• **Texte de départ**
▼

"Retables", texte ecrit par un collectif

  • Matériaux :bois : faux marbre et polychromie
  • Structure architecturale
  • Evolution
  • Emplacement dans l’édifice

Matériaux : faux marbre et polychromie

L’ensemble des retables de Flandre française constitue un corpus homogène, formant à l’intérieur de l’arrondissement de Dunkerque, de la mer du Nord à la Lys, un ensemble de près de 150 œuvres réparties dans une cinquantaine d’églises. Leur cohérence vient de l’unité de leur époque de construction, les XVII° et XVIII° siècles, de leur structure architecturale et de leur matériau de construction, le bois.

Les forêts de Nieppe et de Clairmarais pouvaient fournir le chêne, dont sont faits les lambris, les confessionnaux, les chaires, les tables de communion et certains retables qui, cirés ou vernis, reçoivent éventuellement quelques rehauts de dorure. Mais là où l’on croit voir le marbre et le bronze on rencontre encore le bois, la peinture, la dorure. La structure, sans exclure parfois le recours à quelques éléments en chêne, est constituée de planches de bois résineux, matériau d’importation qui fait l’objet d’un commerce traditionnel depuis le Moyen Age entre les pays nordiques et Dunkerque.

La statuaire et le décor d’applique sont réalisés dans des bois locaux, arbres isolés ou arbres de haie, essentiellement des tilleuls, mais aussi des aulnes, des bouleaux, des peupliers, des ormes.

La polychromie apporte à l’ensemble une cohérence finale. Des détails sont relevés d’or et accrochent la lumière.

Structure architecturale

Un retable est un ornement dressé verticalement derrière la table d’autel, qui a pour but de soutenir et d’orienter la dévotion des fidèles à l’aide des représentations. Cette définition fixe une fonction, il ne peut y avoir de retable sans autel, et laisse la forme libre de varier suivant le temps et le lieu.
La forme la plus communément associée à l’idée de retable étant les triptyques et les polyptyques peints ou sculptés universellement répandus dans l’Occident médiéval. Toute cette production reste du domaine de l’objet d’art aisément déplaçable.

Evolution

A partie de la 2ème moitié du XVI° siècle, en concordance avec l’affirmation de la Contre-Réforme catholique apparaît une nouvelle famille de retables monumentaux, à caractère triomphal, dont la composition est inspiré d’ouvrages d’architecture. Les retables de Flandre française appartiennent à cet ensemble.
Les atroces guerres politico-religieuses qui ont ravagé la Flandre dans la 2ème moitié du XVI° siècle avaient provoqué la destruction ou la mise à mal d’un grand nombre d’églises.
La reconstitution de patrimoine religieux intervint en deux temps : dès les années 1590 et pendant toute la première moitié du XVII° siècle, les édifices sont rebâtis ou restaurés ; c’est à ce moment que le type d’église-halle subdivisé en deux parties, celui à tour centrale et celui à tour porche, tend à devenir majoritaire.

▲

• **Matériel fourni**
▼

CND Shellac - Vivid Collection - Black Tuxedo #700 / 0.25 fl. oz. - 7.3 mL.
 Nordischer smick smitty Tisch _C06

▲

Poursuivez le texte sur les retables de Flandre française en reprenant juste après sa dernière phrase.

Puis l’ameublement est réalisé progressivement dans la 2è moitié du XVII° siècle : le très riche décor des églises flamandes tel qu’il existe encore aujourd’hui, statues, tableaux, lambris, confessionnaux, tribune, orgues, chaires, tables de communion et surtout les retables, bien qu’amoindri par les guerres, la modification du goût et l’évolution de la liturgie, se met alors en place.
Les retables baroques flamands se sont élevés après la période des incertitudes et des controverses au sein d’une stabilité et à cause d’elle. L’art baroque est le dernier art globalisant pour l’expression de la foi chrétienne. L’architecture des retables inspiré directement de la Contre-Réforme ou la Réforme catholique est tout le contraire d’un instrument improvisé pour les besoins d’une lutte : c’est le miroir d’un système que l’on sent, à l’époque, comme complet et définitif
La Réforme catholique propose le modèle du bon chrétien et aussi du bon prêtre.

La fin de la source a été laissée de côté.